Food banks gather to "Put Queen's Park on Notice"

After years of raising the alarm about unprecedented levels of food insecurity, hundreds of people from food banks, meal programs and drop-in centres from across the GTA gathered outside the Legislative Assembly to "put Queen's Park on Notice" to freeze the rent, raise social assistance rates and increase minimum wage. 

"Every year at the food bank we release a report about record levels of food insecurity with clear policy recommendations and every year they're ignored," said Chiara Padovani, Senior Specialist of Advocacy and Community Engagement at North York Harvest Food Bank. "This year our food bank community wanted to try something different -- so that the people behind the numbers in our reports wouldn't go unnoticed." 

"People like me get notices all the time. Notice of late payment, notice of arrears, notice of layoff, notice of eviction -- even notice of insufficient funds when we try to pay our groceries" says Goldie Wallensky, a long time client and supporter of the Lawrence Heights Food Space. "But instead of fixing the cracks in the system that too many of us are falling through, our government has allowed them to grow even bigger. So today we're putting them on notice: We won't be ignored any longer."

Speakers from a wide coalition of food banks, tenant groups and community organizations stood before a life-size installation of the board game Snakes and Broken Ladders, each square representing a different crack in our crumbling social safety net. 

“Social assistance rates are too low to survive on,” said Claudia Calabro, Community Organizer at the Income Security Advocacy Centre (ISAC). “The provincial government is throwing crumbs at people on social assistance while acting like they’re providing a feast. We need honest policy changes that will put money directly into the pockets of people who need it most, and to stop punishing people who are already down on their luck by pushing them further into poverty.”

Eight buses full of people from different food banks and community organizations from across the GTA joined the crowd on the lawn of Queens Park. 

"I took the bus to Queens Park with a group of my neighbours from my building," says Patricia Scott, a long-time food bank volunteer and client. "We have to rely on the food bank because our rent is going up 3 times higher than our wages and our old age security. It's squeezing us dry."

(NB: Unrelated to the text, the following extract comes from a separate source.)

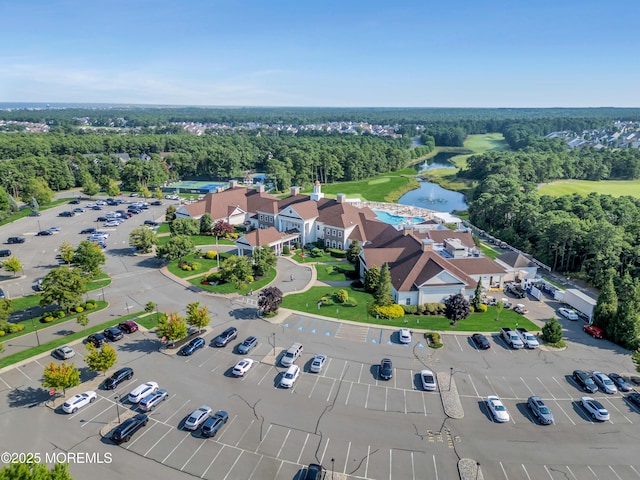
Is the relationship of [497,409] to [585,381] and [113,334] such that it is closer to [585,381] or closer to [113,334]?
[585,381]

As the crowd gathered on the lawn of Queens Park, Weston King Neighbourhood Centre handed out packed lunches. "We're bringing our daily meal service from our little neighbourhood of Weston to the front door of Queens Park today," says Monica Pierce, drop-in coordinator of WKNC. "It's important to our community to be here today."

Queen’s Park ON NOTICE was co-organized by North York Harvest Food Bank, ACORN Ontario, Campaign for Adequate Welfare and Disability Benefits, DJNO, Fair Rent Ontario, FMTA, Income Security Advocacy Centre, Justice For Workers, ODSP Action Coalition, Raise the Rates Coalition, Social Planning Toronto, York South-Weston Tenant Union, and the Weston King-Mount Dennis Neighbourhood Centre.